▶ _Text passage_
Much less common still are true pairs of hammer guns. This is due in part to the fact that hammerless guns have been the standard since the early years of this century. Further, hammer guns were at their peak in the early years of organized driven-shooting and were soon superseded by hammerless guns. Many of the original pairs of hammer guns were separated and given away or sold when the owner wished to replace them with new, hammerless guns. A much more rare variant, perhaps the least common of all types, is the hammer-ejector pair. Built only in a very limited time window near the turn of the century, and only by the best makers, such pairs are rarely seen today. These guns represented the conservative approach to design and appealed to the experienced shots of the day who felt more comfortable with the proven design of the hammer gun, but desired the faster speed of reloading offered by ejectors. Boss, one of the first names in hammer-ejector production, stated that one of their hammer-ejector guns was the equal of a pair of conventional hammer guns fitted with extractors. In an era when enormous bags were held to be the ultimate accomplishment, this was sure to attract customers.
In general, however, most shots with an inclination to shoot driven game and the financial ability to indulge themselves opted for a pair of hammerless ejector guns. Initially, the cost of a new pair of guns was little, if any, higher than double the price of a single such gun. As the years passed, however, labor and materials became increasingly expensive and a premium began to be charged for the commission of a pair, a practice that continues to this day. On the second-hand market, a pair still commands a premium over a good single gun since good true pairs are always in quite limited supply. Premiums range from approximately 10% for a new pair from the maker to 20-30% in the open market for a pair of top-quality guns in exceptional condition.

▶ _Given task_
Copy out the whole passage above on pairs of hammer and hammerless guns, word for word.

▶ _Data block_
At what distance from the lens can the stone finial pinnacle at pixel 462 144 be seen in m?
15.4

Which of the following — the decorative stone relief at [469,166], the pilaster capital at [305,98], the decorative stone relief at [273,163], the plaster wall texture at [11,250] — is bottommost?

▶ _Written answer_
Much less common still are true pairs of hammer guns. This is due in part to the fact that hammerless guns have been the standard since the early years of this century. Further, hammer guns were at their peak in the early years of organized driven-shooting and were soon superseded by hammerless guns. Many of the original pairs of hammer guns were separated and given away or sold when the owner wished to replace them with new, hammerless guns. A much more rare variant, perhaps the least common of all types, is the hammer-ejector pair. Built only in a very limited time window near the turn of the century, and only by the best makers, such pairs are rarely seen today. These guns represented the conservative approach to design and appealed to the experienced shots of the day who felt more comfortable with the proven design of the hammer gun, but desired the faster speed of reloading offered by ejectors. Boss, one of the first names in hammer-ejector production, stated that one of their hammer-ejector guns was the equal of a pair of conventional hammer guns fitted with extractors. In an era when enormous bags were held to be the ultimate accomplishment, this was sure to attract customers.
In general, however, most shots with an inclination to shoot driven game and the financial ability to indulge themselves opted for a pair of hammerless ejector guns. Initially, the cost of a new pair of guns was little, if any, higher than double the price of a single such gun. As the years passed, however, labor and materials became increasingly expensive and a premium began to be charged for the commission of a pair, a practice that continues to this day. On the second-hand market, a pair still commands a premium over a good single gun since good true pairs are always in quite limited supply. Premiums range from approximately 10% for a new pair from the maker to 20-30% in the open market for a pair of top-quality guns in exceptional condition.